Gaz, vapeurs, poussières combustibles, zonage, document relatif à la protection contre les explosions : déterminez si vous êtes soumis aux obligations ATEX.
Lorsqu'une activité peut générer une atmosphère explosive — mélange dangereux d'air et de substances inflammables sous forme de gaz, vapeurs, brouillards ou poussières combustibles —, l'employeur doit prévenir le risque d'explosion (articles R4227-42 et suivants du Code du travail). Cela suppose d'évaluer le risque, de classer les emplacements en zones, d'établir un document relatif à la protection contre les explosions (DRPCE), de signaler les zones, d'adapter les équipements et de former le personnel.

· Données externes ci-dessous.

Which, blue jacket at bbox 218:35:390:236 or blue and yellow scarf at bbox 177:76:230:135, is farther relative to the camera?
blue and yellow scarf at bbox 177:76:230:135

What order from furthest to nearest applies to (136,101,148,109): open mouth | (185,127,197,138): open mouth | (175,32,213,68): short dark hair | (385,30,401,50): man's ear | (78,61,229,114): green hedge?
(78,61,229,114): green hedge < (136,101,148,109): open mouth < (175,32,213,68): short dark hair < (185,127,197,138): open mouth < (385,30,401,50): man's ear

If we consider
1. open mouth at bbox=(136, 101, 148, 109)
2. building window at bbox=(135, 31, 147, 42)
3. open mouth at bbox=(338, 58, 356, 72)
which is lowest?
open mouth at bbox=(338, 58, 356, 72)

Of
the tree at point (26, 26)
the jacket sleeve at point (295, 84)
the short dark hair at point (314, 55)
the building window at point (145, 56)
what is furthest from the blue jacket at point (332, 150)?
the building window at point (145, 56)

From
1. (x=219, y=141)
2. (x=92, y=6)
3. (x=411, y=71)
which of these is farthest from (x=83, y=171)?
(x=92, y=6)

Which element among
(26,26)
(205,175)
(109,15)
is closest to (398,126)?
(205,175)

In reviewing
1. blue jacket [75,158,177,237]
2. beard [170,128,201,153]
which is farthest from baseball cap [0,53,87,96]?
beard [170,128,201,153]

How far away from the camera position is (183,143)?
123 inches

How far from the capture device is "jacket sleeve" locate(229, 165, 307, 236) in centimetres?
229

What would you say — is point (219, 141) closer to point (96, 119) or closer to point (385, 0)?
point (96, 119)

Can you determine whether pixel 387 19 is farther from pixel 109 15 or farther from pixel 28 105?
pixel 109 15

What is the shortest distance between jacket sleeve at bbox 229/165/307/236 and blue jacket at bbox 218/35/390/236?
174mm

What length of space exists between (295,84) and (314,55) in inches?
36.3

Cet assistant aide à repérer la situation. Il ne remplace pas l'évaluation des risques ni l'avis d'un organisme spécialisé.
Toutes les réponses possibles
Pas de substance concernée : risque ATEX a priori absent
Sans substance susceptible de former une atmosphère explosive, votre activité n'entre en principe pas dans le champ ATEX. Restez vigilant : l'introduction d'un nouveau produit, d'un procédé générant des poussières ou d'un stockage de produits inflammables peut faire apparaître le risque. L'évaluation des risques (DUERP) doit être réexaminée à chaque changement.

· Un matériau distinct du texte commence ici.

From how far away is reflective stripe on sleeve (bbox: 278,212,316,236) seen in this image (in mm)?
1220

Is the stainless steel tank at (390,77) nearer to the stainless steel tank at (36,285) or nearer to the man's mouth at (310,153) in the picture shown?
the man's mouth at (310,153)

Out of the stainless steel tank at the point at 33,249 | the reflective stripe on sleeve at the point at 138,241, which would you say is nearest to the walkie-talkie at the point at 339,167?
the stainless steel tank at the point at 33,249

Démarche ATEX a priori en place
Zonage réalisé et DRPCE établi : votre démarche ATEX paraît conforme. Veillez à la signalisation des zones, à l'utilisation d'équipements adaptés à la zone (matériel conçu pour les ATEX), à la maîtrise des sources d'inflammation (électricité statique, étincelles, points chauds), à la formation du personnel et à la mise à jour du document en cas d'évolution des installations ou des produits.

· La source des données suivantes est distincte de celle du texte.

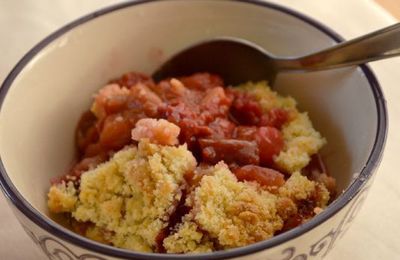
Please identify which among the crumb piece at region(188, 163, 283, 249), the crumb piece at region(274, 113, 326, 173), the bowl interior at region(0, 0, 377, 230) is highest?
the bowl interior at region(0, 0, 377, 230)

Obligations ATEX à mettre en œuvre
En présence d'un risque d'atmosphère explosive, l'absence de zonage ou de document relatif à la protection contre les explosions (DRPCE) est un manquement. Vous devez évaluer le risque, classer les emplacements en zones, définir les mesures techniques (équipements adaptés, ventilation, maîtrise des sources d'inflammation) et organisationnelles (consignes, signalisation, formation), puis consigner le tout dans le DRPCE. Faites-vous accompagner par un organisme spécialisé.